Pourtant, ces géants qui se portent très bien
n’ont jamais contribué financièrement pour dédommager les finances publiques
des frais engagés dans les EPN. Bien au contraire :
-
Certaines de ces sociétés réalisent des bénéfices
substantiels en France … mais n’y payent pas d’impôts (cf
Martin Untersinger,
Les astuces anti-impôts des géants du numérique,
Rue89, 27/11/2012). -
L’argument selon lequel les investissements
publics dans le numérique contribuent au développement économique, en
particulier la création d’emplois, ne tient pas debout. La majorité des emplois
créés par ces grands groupes le sont à l’étranger. Lorsqu’ils sont créés en
France, c’est plutôt en région parisienne (cf le projet
« Paris capitale numérique ») ou dans quelques grandes villes, et
non pas sur les territoires qui contribuent le plus à financer les EPN de
proximité.
La politique numérique du gouvernement actuel, se
distingue sur ces aspects très peu de celle du gouvernement précédent. Le
refrain est connu : privatiser les bénéfices et socialiser les pertes !

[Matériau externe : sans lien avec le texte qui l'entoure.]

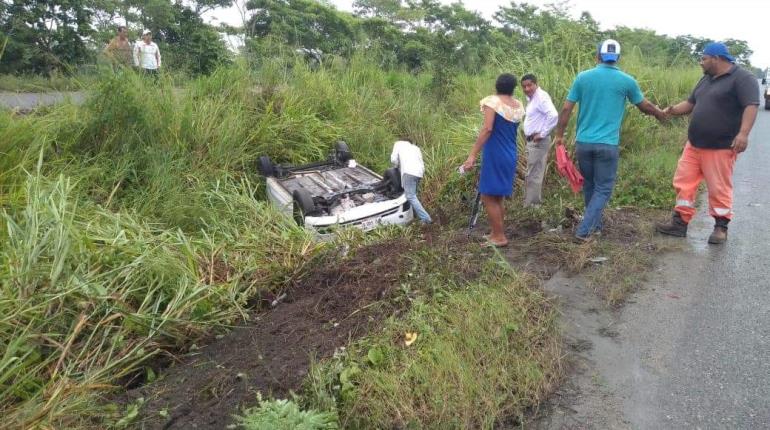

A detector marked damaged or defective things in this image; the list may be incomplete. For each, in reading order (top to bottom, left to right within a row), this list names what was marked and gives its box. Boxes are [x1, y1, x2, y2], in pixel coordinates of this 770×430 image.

overturned white car [258, 143, 414, 233]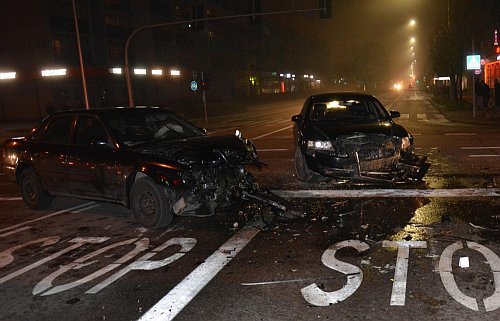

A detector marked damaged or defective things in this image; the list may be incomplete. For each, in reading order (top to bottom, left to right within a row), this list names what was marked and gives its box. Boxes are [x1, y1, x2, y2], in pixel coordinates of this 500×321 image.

second crashed vehicle [2, 107, 270, 228]
wrecked black car [0, 107, 278, 228]
damaged audi [0, 107, 292, 228]
wrecked black car [292, 92, 430, 182]
damaged audi [292, 92, 430, 182]
second crashed vehicle [292, 92, 430, 182]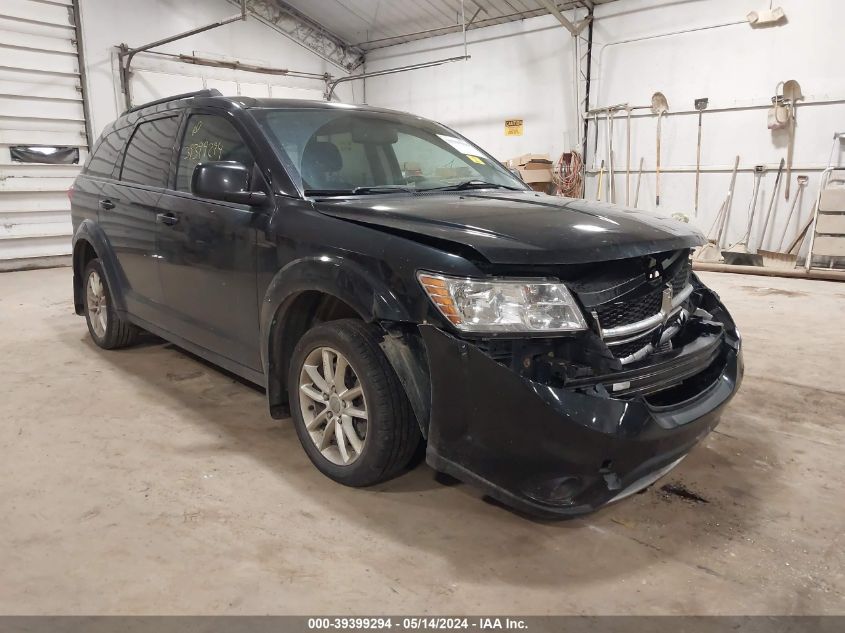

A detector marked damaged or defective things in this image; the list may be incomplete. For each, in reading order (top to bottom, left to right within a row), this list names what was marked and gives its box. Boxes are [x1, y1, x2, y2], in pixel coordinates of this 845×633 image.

crumpled front end [418, 254, 740, 516]
damaged front bumper [418, 286, 740, 520]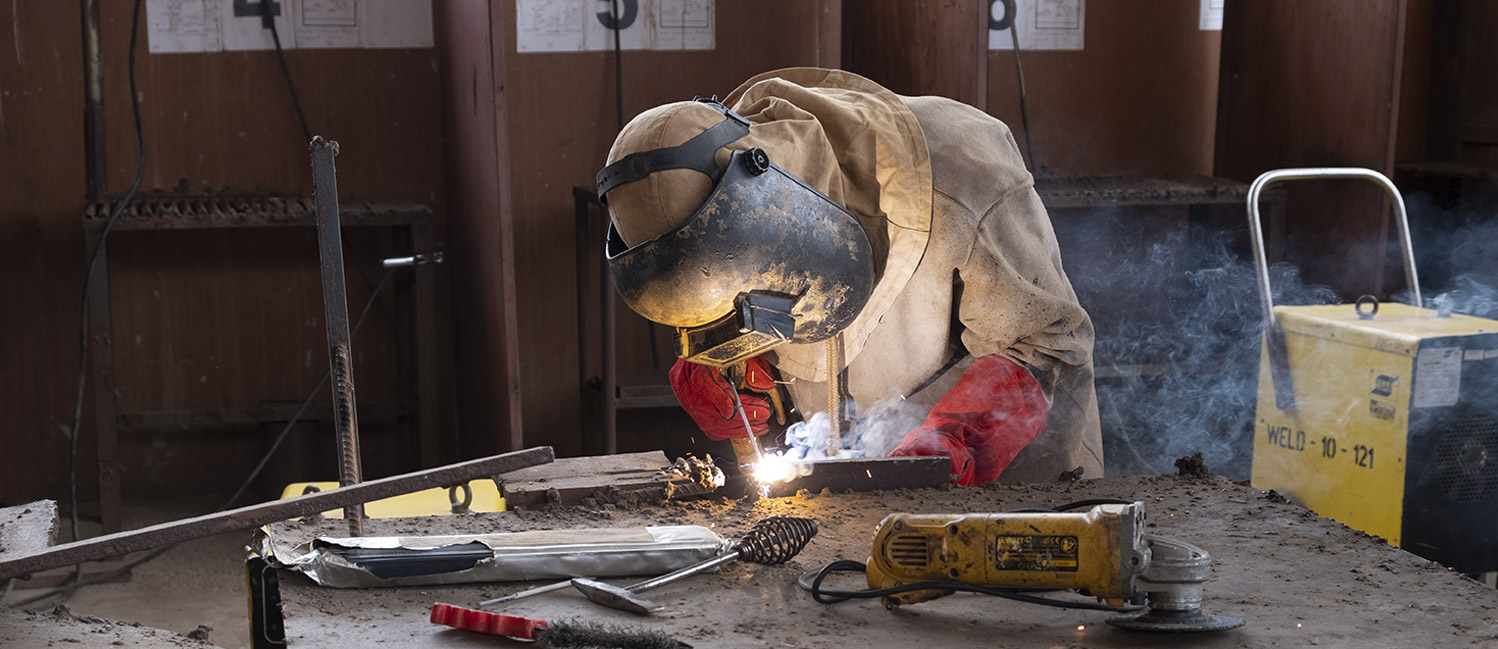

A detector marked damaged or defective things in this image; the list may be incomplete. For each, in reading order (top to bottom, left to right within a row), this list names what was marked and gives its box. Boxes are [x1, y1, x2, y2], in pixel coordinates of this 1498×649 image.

rusty metal rod [0, 443, 554, 581]
rusty metal rod [308, 136, 367, 536]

Les collectivités supportent le coût de
l’accompagnement des usages des publics à faible pouvoir d’achat et la
possibilité d’un accès pour tous, à chaque fois que ce n’est pas économiquement
rentable pour les industriels. Mais lorsque l’heure est venue de répartir les
bénéfices, qui s’avèrent colossaux pour certains acteurs industriels, il n’y a
jamais de rétrocession pour services rendus.
Construire des partenariats équitables avec Pôle Emploi
Mais puisqu’il semble difficile à l’Etat de faire
payer Google, Apple, ou Amazon … commençons par balayer devant notre porte.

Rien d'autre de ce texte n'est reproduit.